Karena itu, apa yang dilakukan DPR dan pemerintah adalah usaha kita untuk melakukan perbaikan dan dalam melakukan usaha perbaikan tentunya  ada berbagai pandangan. Usulan yang disampaikan Partai Demokrat juga merupakan usul untuk mencapai kesempurnaan.

Menurut politisi Partai Demokrat ini, diputuskannya kembali pilkada lewat DPRD juga bukan berarti kembali ke cara-cara lama, tetapi juga dengan perbaikan. "Kalau kita biarkan pemilu langsung seperti selama ini tanpa perbaikan, maka dampaknya  luar biasa. Muncul, konflik, kemudian korban pilkada juga ada birokrasi yang dipindahkan ada guru-guru yang dicopot dari jabatannya tanpa diketahui kesalahanhya.
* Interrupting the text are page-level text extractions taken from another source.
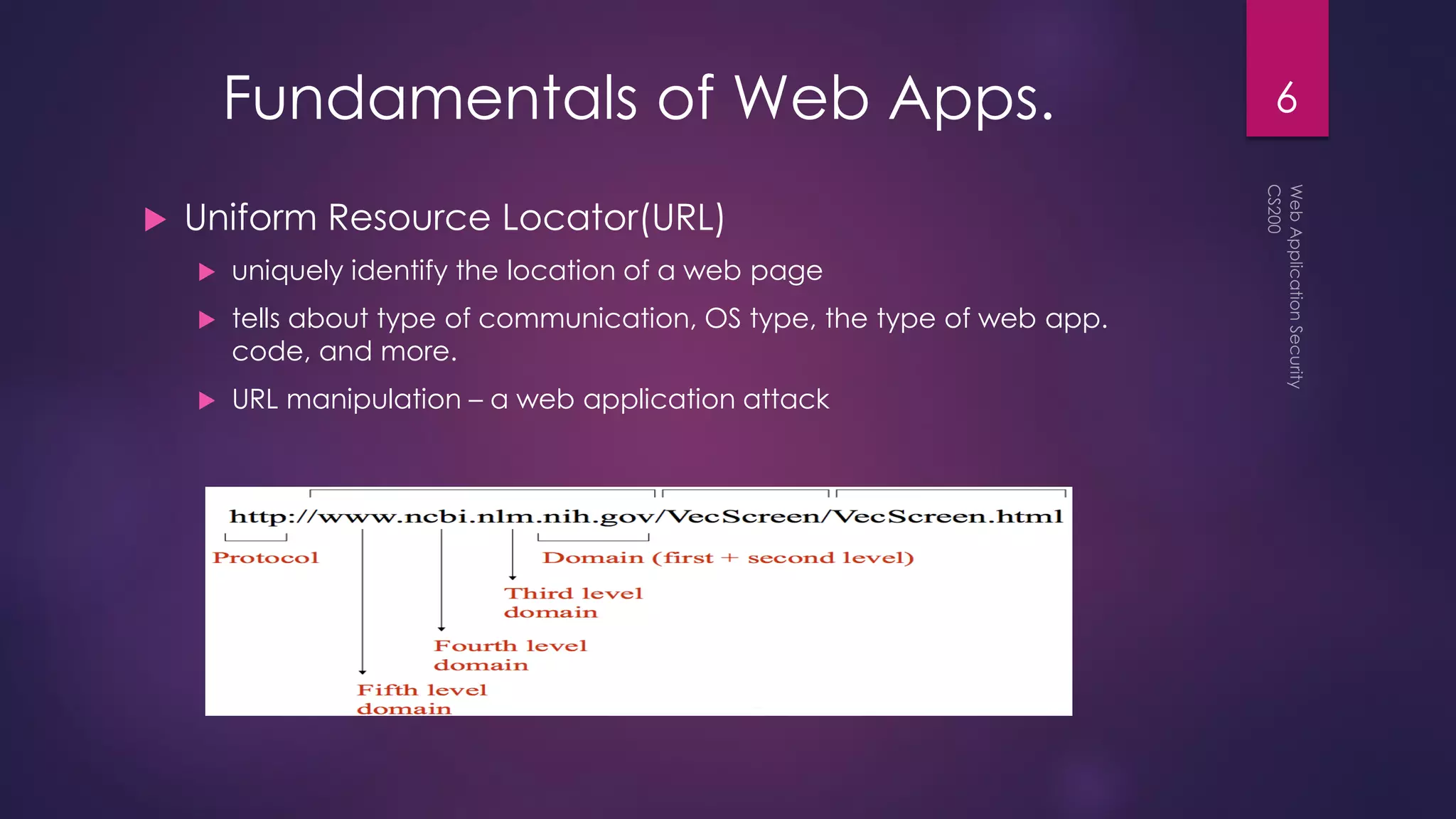 Fundamentals of Web Apps.

6

Web Application Security CS200

Uniform Resource Locator(URL)

uniquely identify the location of a web page

tells about type of communication, OS type, the type of web app. code, and more.

URL manipulation – a web application attack

http://www.ncbi.nlm.nih.gov/VecScreen/VecScreen.html

Protocol

Domain (first + second level)

Third level domain

Fourth level domain

Fifth level domain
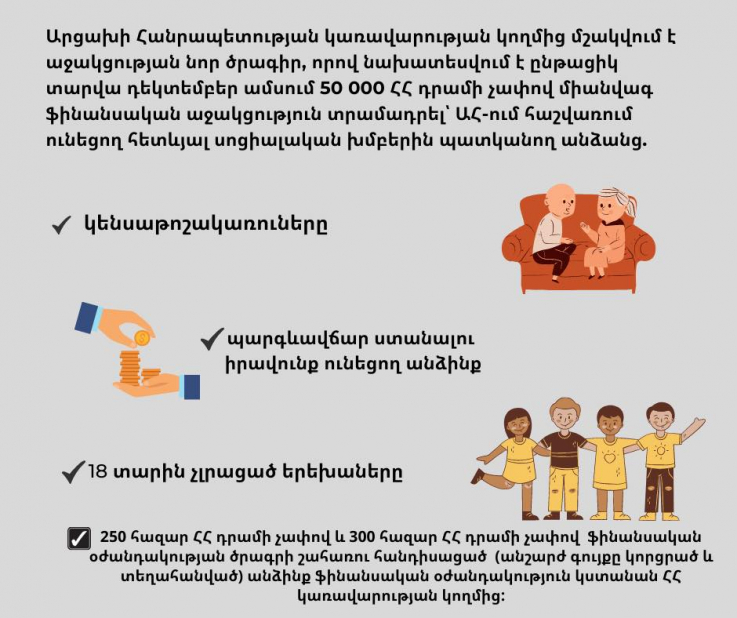 Արցախի Հանրապետության կառավարության կողմից մշակվում է աջակցության նոր ծրագիր, որով նախատեսվում է ընթացիկ տարվա դեկտեմբեր ամսում 50 000 ՀՀ դրամի չափով միանվագ ֆինանսական աջակցություն տրամադրել՝ ԱՀ-ում հաշվառում ունեցող հետևյալ սոցիալական խմբերին պատկանող անձանց.

✓ կենսաթոշակառուները

✓ պարգևավճար ստանալու իրավունք ունեցող անձինք

✓ 18 տարին չլրացած երեխաները

✓ 250 հազար ՀՀ դրամի չափով և 300 հազար ՀՀ դրամի չափով ֆինանսական օժանդակության ծրագրի շահառու հանդիսացած (անշարժ գույքը կորցրած և տեղահանված) անձինք ֆինանսական օժանդակություն կստանան ՀՀ կառավարության կողմից:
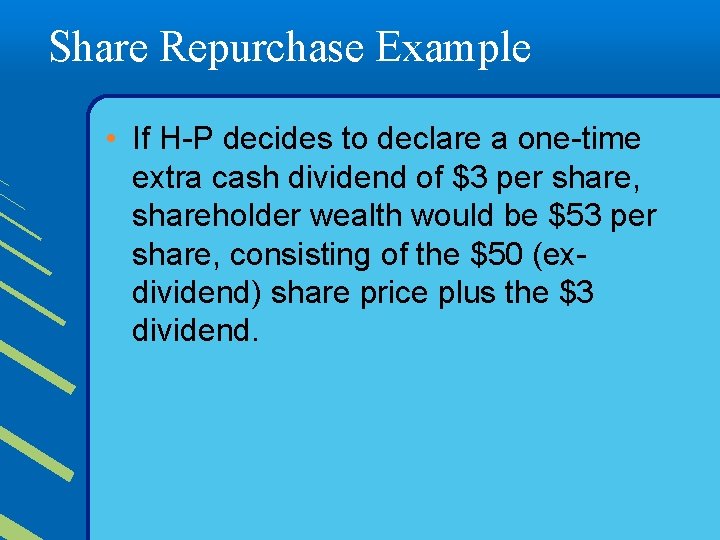 Share Repurchase Example

• If H-P decides to declare a one-time extra cash dividend of \$3 per share, shareholder wealth would be \$53 per share, consisting of the \$50 (ex-dividend) share price plus the \$3 dividend.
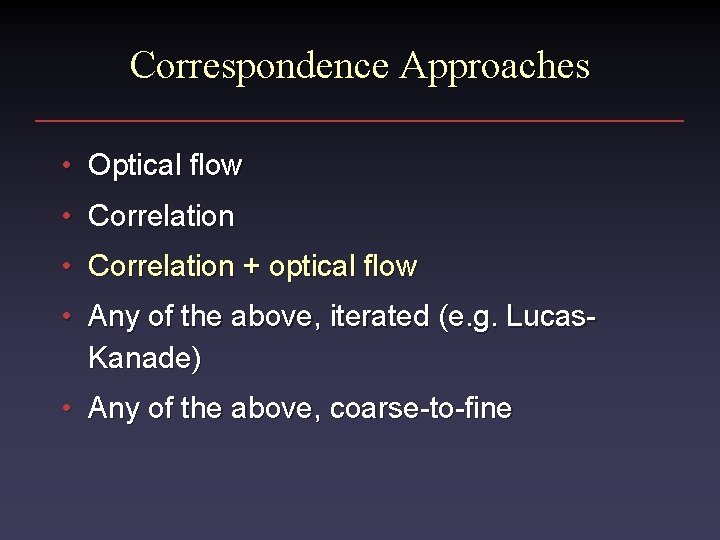 Correspondence Approaches

• Optical flow
• Correlation
• Correlation + optical flow
• Any of the above, iterated (e.g. Lucas-Kanade)
• Any of the above, coarse-to-fine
Banyak sekali korban dampak dari pemilihan langsung yang menunjukkan bahwa pemilu langsungpun memberi dampak yang tidak baik," tegasnya lagi .
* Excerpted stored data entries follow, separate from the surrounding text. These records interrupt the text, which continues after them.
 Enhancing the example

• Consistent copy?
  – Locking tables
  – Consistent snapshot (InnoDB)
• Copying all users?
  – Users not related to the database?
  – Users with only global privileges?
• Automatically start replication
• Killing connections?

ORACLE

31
Dikatakannya, kalau mau melanjutkan Pilkada langsung maka harus ada perbaikan-perbaikan sebagaimana yang diusung PD. Tetapi sayangnya apa yang disampaikan PD itu tidak mendapatkan sambutan yang baik dari fraksi-fraksi di DPR.

"Karena sudah diputuskan, mari kita hormati. Ini adalah keputusan konstitusional yang dilakukan sesuai ketentuan peraturan perundang-undangan, sehingga kalau belum puas, ada jalan untuk melakukan perubahan itu," pungkas Marzuki.

Sebelum, gerakan masyarakat sipil banyak yang menggugat UU Pilkada karena dianggap merampas hak berdemokrasi rakyat. Ahli Hukum Tata Negara Refly Harun mengatakan, pilkada melalui DPRD lebih banyak efek negatifnya daripada pilkada langsung. Karena dengan sistem ini kedaulatan konstitusi masyarakat dihilangkan secara paksa. Selain itu hal ini juga berarti mengembalikan konstitusi negara kepada rezim orde baru.

"Salah satunya bisa kembali menghidupkan MPR sebagai lembaga tinggi negara. Siapa yang kontrol MPR, itu bisa menjadi enses power. Tidak ada yang cek lagi," kata Refly, Minggu (28/9).

Refly menambahkan, hal tersebut tentunya membahayakan proses bangsa yang demokratis. Karena paradigma dalam demokrasi yaitu adanya check and balances, agar hal tersebut dapat dikontrol dan dikritisi masyarakat sehingga menimalisir terjadinya penyimpangan.

Dan kemunduran birokrasi ini juga memunculkan oligarki politik di Indonesia. "Pemilihan gubernur bupati, walikota, tinggal bagi-bagi aja, lalu suruh bayar," tandasnya.

Kemudian, lanjut Refly, para calon tersebut diajukan ke DPRD untuk proses pemilihan. Sistem ini menurut Refly, juga menutup kesempatan bagi calon independen untuk menjadi kepala daerah. Karena para calon tersebut diajukan oleh partai politik dan penentuannya oleh DPRD.